If you want to get syntax highlighting using Pygments in Markdown texts, you have more or less 2 options. For one you can work on the HTML output of the Markdown2HTML converter of your choice, or you can try extending Markdown to offer special syntax for stuff you want to pass over to Pygments.

A good idea if you want to go the first route is the use of some kind of HTML parsing library like BeautifulSoup as shown in this snippet and this article.

This post will focus on the 2nd approach, though, since it is a bit cleaner :-)


Both options rely heavily on what Markdown library you’re using. At least some of them will have problems when you mix Markdown with plain old HTML elements to separate your source code or produce some other not really expected results. This problem is one of the main reasons why it’s probably better to extend the library you’re using to offer code highlighting.
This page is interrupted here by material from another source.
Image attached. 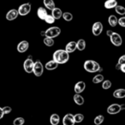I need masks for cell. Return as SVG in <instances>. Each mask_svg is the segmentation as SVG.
Returning a JSON list of instances; mask_svg holds the SVG:
<instances>
[{"label":"cell","instance_id":"cell-1","mask_svg":"<svg viewBox=\"0 0 125 125\" xmlns=\"http://www.w3.org/2000/svg\"><path fill=\"white\" fill-rule=\"evenodd\" d=\"M52 58H53L52 60L55 61L58 65L63 64V63H66V62L70 60V54L65 50L58 49V50L54 52Z\"/></svg>","mask_w":125,"mask_h":125},{"label":"cell","instance_id":"cell-2","mask_svg":"<svg viewBox=\"0 0 125 125\" xmlns=\"http://www.w3.org/2000/svg\"><path fill=\"white\" fill-rule=\"evenodd\" d=\"M83 67L86 71L89 72V73H95V72L99 71L100 65L99 62L94 60H86L84 62Z\"/></svg>","mask_w":125,"mask_h":125},{"label":"cell","instance_id":"cell-3","mask_svg":"<svg viewBox=\"0 0 125 125\" xmlns=\"http://www.w3.org/2000/svg\"><path fill=\"white\" fill-rule=\"evenodd\" d=\"M61 33V28L58 27H52L49 28L45 31V36L47 38H52L54 39L56 37L59 36Z\"/></svg>","mask_w":125,"mask_h":125},{"label":"cell","instance_id":"cell-4","mask_svg":"<svg viewBox=\"0 0 125 125\" xmlns=\"http://www.w3.org/2000/svg\"><path fill=\"white\" fill-rule=\"evenodd\" d=\"M32 6L30 3H25V4H22L19 6L17 11H18V15L21 16H25L27 15H28L31 11Z\"/></svg>","mask_w":125,"mask_h":125},{"label":"cell","instance_id":"cell-5","mask_svg":"<svg viewBox=\"0 0 125 125\" xmlns=\"http://www.w3.org/2000/svg\"><path fill=\"white\" fill-rule=\"evenodd\" d=\"M33 73L35 76L40 77L44 73V66L41 63L40 61H36L33 63Z\"/></svg>","mask_w":125,"mask_h":125},{"label":"cell","instance_id":"cell-6","mask_svg":"<svg viewBox=\"0 0 125 125\" xmlns=\"http://www.w3.org/2000/svg\"><path fill=\"white\" fill-rule=\"evenodd\" d=\"M110 40H111V44L115 46H120L123 44V39H122L121 35L116 32L112 33V34L110 37Z\"/></svg>","mask_w":125,"mask_h":125},{"label":"cell","instance_id":"cell-7","mask_svg":"<svg viewBox=\"0 0 125 125\" xmlns=\"http://www.w3.org/2000/svg\"><path fill=\"white\" fill-rule=\"evenodd\" d=\"M33 63H34V62H33V60L32 59V57L31 56H30V57L28 56V58L23 62V68H24L25 71H26L27 73H28V74L33 73Z\"/></svg>","mask_w":125,"mask_h":125},{"label":"cell","instance_id":"cell-8","mask_svg":"<svg viewBox=\"0 0 125 125\" xmlns=\"http://www.w3.org/2000/svg\"><path fill=\"white\" fill-rule=\"evenodd\" d=\"M103 28H104V27H103V24L100 21H96V22H94L92 27L93 34H94V36H99V35H100L103 31Z\"/></svg>","mask_w":125,"mask_h":125},{"label":"cell","instance_id":"cell-9","mask_svg":"<svg viewBox=\"0 0 125 125\" xmlns=\"http://www.w3.org/2000/svg\"><path fill=\"white\" fill-rule=\"evenodd\" d=\"M121 106L118 104H111V105L108 106L107 108V112L110 115H116L121 111Z\"/></svg>","mask_w":125,"mask_h":125},{"label":"cell","instance_id":"cell-10","mask_svg":"<svg viewBox=\"0 0 125 125\" xmlns=\"http://www.w3.org/2000/svg\"><path fill=\"white\" fill-rule=\"evenodd\" d=\"M18 11L16 9H11L9 11H8L7 13H6V16H5V18L7 21H14V20H16V18L18 17Z\"/></svg>","mask_w":125,"mask_h":125},{"label":"cell","instance_id":"cell-11","mask_svg":"<svg viewBox=\"0 0 125 125\" xmlns=\"http://www.w3.org/2000/svg\"><path fill=\"white\" fill-rule=\"evenodd\" d=\"M75 123L74 115L71 113L66 114L62 118V125H75Z\"/></svg>","mask_w":125,"mask_h":125},{"label":"cell","instance_id":"cell-12","mask_svg":"<svg viewBox=\"0 0 125 125\" xmlns=\"http://www.w3.org/2000/svg\"><path fill=\"white\" fill-rule=\"evenodd\" d=\"M29 48V43L27 40H22L17 45V51L20 53H24Z\"/></svg>","mask_w":125,"mask_h":125},{"label":"cell","instance_id":"cell-13","mask_svg":"<svg viewBox=\"0 0 125 125\" xmlns=\"http://www.w3.org/2000/svg\"><path fill=\"white\" fill-rule=\"evenodd\" d=\"M86 88V83L82 81H80L77 83H75V87H74V91L76 94H80L85 90Z\"/></svg>","mask_w":125,"mask_h":125},{"label":"cell","instance_id":"cell-14","mask_svg":"<svg viewBox=\"0 0 125 125\" xmlns=\"http://www.w3.org/2000/svg\"><path fill=\"white\" fill-rule=\"evenodd\" d=\"M76 50V42L75 41H70L65 46V51L68 52L69 54L72 53Z\"/></svg>","mask_w":125,"mask_h":125},{"label":"cell","instance_id":"cell-15","mask_svg":"<svg viewBox=\"0 0 125 125\" xmlns=\"http://www.w3.org/2000/svg\"><path fill=\"white\" fill-rule=\"evenodd\" d=\"M116 5H117V1L116 0H106L104 4V8L107 10L114 9Z\"/></svg>","mask_w":125,"mask_h":125},{"label":"cell","instance_id":"cell-16","mask_svg":"<svg viewBox=\"0 0 125 125\" xmlns=\"http://www.w3.org/2000/svg\"><path fill=\"white\" fill-rule=\"evenodd\" d=\"M62 11L61 9L59 8L55 7L53 10H52V16H53V18L55 20H58L62 17Z\"/></svg>","mask_w":125,"mask_h":125},{"label":"cell","instance_id":"cell-17","mask_svg":"<svg viewBox=\"0 0 125 125\" xmlns=\"http://www.w3.org/2000/svg\"><path fill=\"white\" fill-rule=\"evenodd\" d=\"M45 68L47 70H56V69L58 68V64H57L55 61L51 60L45 63Z\"/></svg>","mask_w":125,"mask_h":125},{"label":"cell","instance_id":"cell-18","mask_svg":"<svg viewBox=\"0 0 125 125\" xmlns=\"http://www.w3.org/2000/svg\"><path fill=\"white\" fill-rule=\"evenodd\" d=\"M37 16L40 20H45V16H47V11L44 7H40L37 10Z\"/></svg>","mask_w":125,"mask_h":125},{"label":"cell","instance_id":"cell-19","mask_svg":"<svg viewBox=\"0 0 125 125\" xmlns=\"http://www.w3.org/2000/svg\"><path fill=\"white\" fill-rule=\"evenodd\" d=\"M113 96L116 99H123L125 97V89L123 88H119L116 89L113 93Z\"/></svg>","mask_w":125,"mask_h":125},{"label":"cell","instance_id":"cell-20","mask_svg":"<svg viewBox=\"0 0 125 125\" xmlns=\"http://www.w3.org/2000/svg\"><path fill=\"white\" fill-rule=\"evenodd\" d=\"M73 99H74L75 103L77 104V105H82V104H84V102H85V99H84V98L82 97L81 94H75V95H74Z\"/></svg>","mask_w":125,"mask_h":125},{"label":"cell","instance_id":"cell-21","mask_svg":"<svg viewBox=\"0 0 125 125\" xmlns=\"http://www.w3.org/2000/svg\"><path fill=\"white\" fill-rule=\"evenodd\" d=\"M59 122H60V116L57 114H52L50 116V123L52 125H58Z\"/></svg>","mask_w":125,"mask_h":125},{"label":"cell","instance_id":"cell-22","mask_svg":"<svg viewBox=\"0 0 125 125\" xmlns=\"http://www.w3.org/2000/svg\"><path fill=\"white\" fill-rule=\"evenodd\" d=\"M108 23L111 27L115 28L117 25V17L115 15H111L108 18Z\"/></svg>","mask_w":125,"mask_h":125},{"label":"cell","instance_id":"cell-23","mask_svg":"<svg viewBox=\"0 0 125 125\" xmlns=\"http://www.w3.org/2000/svg\"><path fill=\"white\" fill-rule=\"evenodd\" d=\"M43 4L46 9L51 10H52L56 7L55 3H54L53 0H43Z\"/></svg>","mask_w":125,"mask_h":125},{"label":"cell","instance_id":"cell-24","mask_svg":"<svg viewBox=\"0 0 125 125\" xmlns=\"http://www.w3.org/2000/svg\"><path fill=\"white\" fill-rule=\"evenodd\" d=\"M86 48V41L83 39H80L78 41L76 42V49L79 51H84Z\"/></svg>","mask_w":125,"mask_h":125},{"label":"cell","instance_id":"cell-25","mask_svg":"<svg viewBox=\"0 0 125 125\" xmlns=\"http://www.w3.org/2000/svg\"><path fill=\"white\" fill-rule=\"evenodd\" d=\"M114 9H115V11H116V14L120 15V16H123L125 15V8L123 7V6L118 5L117 4Z\"/></svg>","mask_w":125,"mask_h":125},{"label":"cell","instance_id":"cell-26","mask_svg":"<svg viewBox=\"0 0 125 125\" xmlns=\"http://www.w3.org/2000/svg\"><path fill=\"white\" fill-rule=\"evenodd\" d=\"M104 81V75H101V74H98L96 75L93 78V82L94 84H98V83H100Z\"/></svg>","mask_w":125,"mask_h":125},{"label":"cell","instance_id":"cell-27","mask_svg":"<svg viewBox=\"0 0 125 125\" xmlns=\"http://www.w3.org/2000/svg\"><path fill=\"white\" fill-rule=\"evenodd\" d=\"M62 17L63 18V20L66 21H71L73 20V15L70 12H63L62 15Z\"/></svg>","mask_w":125,"mask_h":125},{"label":"cell","instance_id":"cell-28","mask_svg":"<svg viewBox=\"0 0 125 125\" xmlns=\"http://www.w3.org/2000/svg\"><path fill=\"white\" fill-rule=\"evenodd\" d=\"M74 120H75V123H80L84 120V115L81 114V113H77V114L74 115Z\"/></svg>","mask_w":125,"mask_h":125},{"label":"cell","instance_id":"cell-29","mask_svg":"<svg viewBox=\"0 0 125 125\" xmlns=\"http://www.w3.org/2000/svg\"><path fill=\"white\" fill-rule=\"evenodd\" d=\"M104 116L103 115H98L95 118H94V124L95 125H100L101 123L104 122Z\"/></svg>","mask_w":125,"mask_h":125},{"label":"cell","instance_id":"cell-30","mask_svg":"<svg viewBox=\"0 0 125 125\" xmlns=\"http://www.w3.org/2000/svg\"><path fill=\"white\" fill-rule=\"evenodd\" d=\"M111 82L110 80H104L102 82V88L104 90H108L111 87Z\"/></svg>","mask_w":125,"mask_h":125},{"label":"cell","instance_id":"cell-31","mask_svg":"<svg viewBox=\"0 0 125 125\" xmlns=\"http://www.w3.org/2000/svg\"><path fill=\"white\" fill-rule=\"evenodd\" d=\"M43 42L46 46L51 47V46H53L54 45V40L52 38H47V37H45V38L44 39Z\"/></svg>","mask_w":125,"mask_h":125},{"label":"cell","instance_id":"cell-32","mask_svg":"<svg viewBox=\"0 0 125 125\" xmlns=\"http://www.w3.org/2000/svg\"><path fill=\"white\" fill-rule=\"evenodd\" d=\"M25 123V119L23 117H16L13 121V125H23Z\"/></svg>","mask_w":125,"mask_h":125},{"label":"cell","instance_id":"cell-33","mask_svg":"<svg viewBox=\"0 0 125 125\" xmlns=\"http://www.w3.org/2000/svg\"><path fill=\"white\" fill-rule=\"evenodd\" d=\"M44 21H45V22L48 23V24H53V23L55 22V19L53 18V16H52V15H49V14H47V16H45Z\"/></svg>","mask_w":125,"mask_h":125},{"label":"cell","instance_id":"cell-34","mask_svg":"<svg viewBox=\"0 0 125 125\" xmlns=\"http://www.w3.org/2000/svg\"><path fill=\"white\" fill-rule=\"evenodd\" d=\"M117 23L122 28H125V16H122L119 19H117Z\"/></svg>","mask_w":125,"mask_h":125},{"label":"cell","instance_id":"cell-35","mask_svg":"<svg viewBox=\"0 0 125 125\" xmlns=\"http://www.w3.org/2000/svg\"><path fill=\"white\" fill-rule=\"evenodd\" d=\"M2 110H3V112H4V115L10 114V113L12 111V108H11L10 106H4V107L2 108Z\"/></svg>","mask_w":125,"mask_h":125},{"label":"cell","instance_id":"cell-36","mask_svg":"<svg viewBox=\"0 0 125 125\" xmlns=\"http://www.w3.org/2000/svg\"><path fill=\"white\" fill-rule=\"evenodd\" d=\"M117 63H119V64H125V55H123L120 57V58L118 59V62Z\"/></svg>","mask_w":125,"mask_h":125},{"label":"cell","instance_id":"cell-37","mask_svg":"<svg viewBox=\"0 0 125 125\" xmlns=\"http://www.w3.org/2000/svg\"><path fill=\"white\" fill-rule=\"evenodd\" d=\"M4 112H3V110H2V108L0 107V119H2V118L4 117Z\"/></svg>","mask_w":125,"mask_h":125},{"label":"cell","instance_id":"cell-38","mask_svg":"<svg viewBox=\"0 0 125 125\" xmlns=\"http://www.w3.org/2000/svg\"><path fill=\"white\" fill-rule=\"evenodd\" d=\"M120 70H122L123 73H125V64H122L121 67H120Z\"/></svg>","mask_w":125,"mask_h":125},{"label":"cell","instance_id":"cell-39","mask_svg":"<svg viewBox=\"0 0 125 125\" xmlns=\"http://www.w3.org/2000/svg\"><path fill=\"white\" fill-rule=\"evenodd\" d=\"M112 33L113 32L111 31V30H107V31H106V34H107L108 37H111V35L112 34Z\"/></svg>","mask_w":125,"mask_h":125},{"label":"cell","instance_id":"cell-40","mask_svg":"<svg viewBox=\"0 0 125 125\" xmlns=\"http://www.w3.org/2000/svg\"><path fill=\"white\" fill-rule=\"evenodd\" d=\"M120 67H121V64H119V63H116V70H120Z\"/></svg>","mask_w":125,"mask_h":125},{"label":"cell","instance_id":"cell-41","mask_svg":"<svg viewBox=\"0 0 125 125\" xmlns=\"http://www.w3.org/2000/svg\"><path fill=\"white\" fill-rule=\"evenodd\" d=\"M120 106H121V110L125 109V104H120Z\"/></svg>","mask_w":125,"mask_h":125},{"label":"cell","instance_id":"cell-42","mask_svg":"<svg viewBox=\"0 0 125 125\" xmlns=\"http://www.w3.org/2000/svg\"><path fill=\"white\" fill-rule=\"evenodd\" d=\"M41 35H42V36H45V31H42L41 32Z\"/></svg>","mask_w":125,"mask_h":125}]
</instances>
With Python-Markdown this is pretty straight forward and Pygments itself comes with a small preprocessor that’s supposed to be all you need to integrate Pygments with Markdown. The problem is, though, that the preprocessor comes a little bit too late in the whole conversion process (namely after Markdown temporarily cleaned up the text and removed all HTML to insert it later again, if I understood it correctly). So whenever you want to write an extension that produces HTML itself, you should normally want it to be executed before that whole HTML-removal happens, in order to keep it unaffected by the rest of MD2HTML processing. So if you look at how Python-Markdown’s extension system works, you don’t want to write a Preprocessor (which is executed after the input was split into lines and the whole HTML removal took place), but a TextPreprocessor which operates on the original line structure instead of a list of lines.
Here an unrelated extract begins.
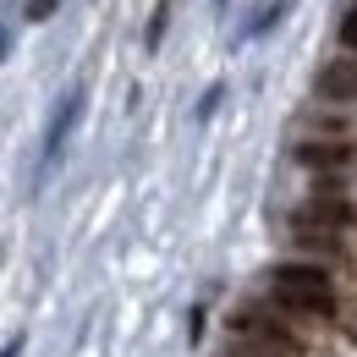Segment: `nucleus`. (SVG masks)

If you don’t do it, I most of the time ended up with additional paragraphs wrapped around my code snippets that I absolutely wanted to get rid of.

The code I’m using right now and which is heavily based on the markdown-processor bundled with Pygments looks like this:


from markdown import TextPreProcessor
from pygments.formatters import HtmlFormatter
from pygments.lexers import get_lexer_by_name, TextLexer
from pygments import highlight
import re

class CodeBlockPreprocessor(TextPreprocessor):
    pattern = re.compile(
        r'^\s*@@ (.+?) @@\s*(.+?)^\s*@@', re.M|re.S)

    formatter = HtmlFormatter(cssclass="codehl")

    def run(self, lines):
        def repl(m):
            try:
                lexer = get_lexer_by_name(m.group(1))
            except ValueError:
                lexer = TextLexer()
            code = m.group(2).replace('\t','    ')
            code = pygments.highlight(code, lexer, self.formatter)
            code = code.replace('\n\n', '\n&nbsp;\n').replace('\n', '<br />').replace('\\@','@')
            return '\n\n%s\n\n' % code
        return self.pattern.sub(repl, lines)

As you can see, it only has some minor changes like the different parent class, a slightly different regular expression for the wrapping Markdown syntax, the extra replacement for new lines and tabs (I hate tabs :-P) and the extra cssclass attribute.

To use this class, put it into a script like this:


from markdown import Markdown

someText = """
@\@ python @@
def test():
    print "lala"
@\@
"""

md = Markdown()
md.textPreprocessors.insert(0, CodeBlockPreprocessor())
print md.convert(someText)

Update: Most of the changes mentioned here are now also part of the markdown-processor.py module in Pygments.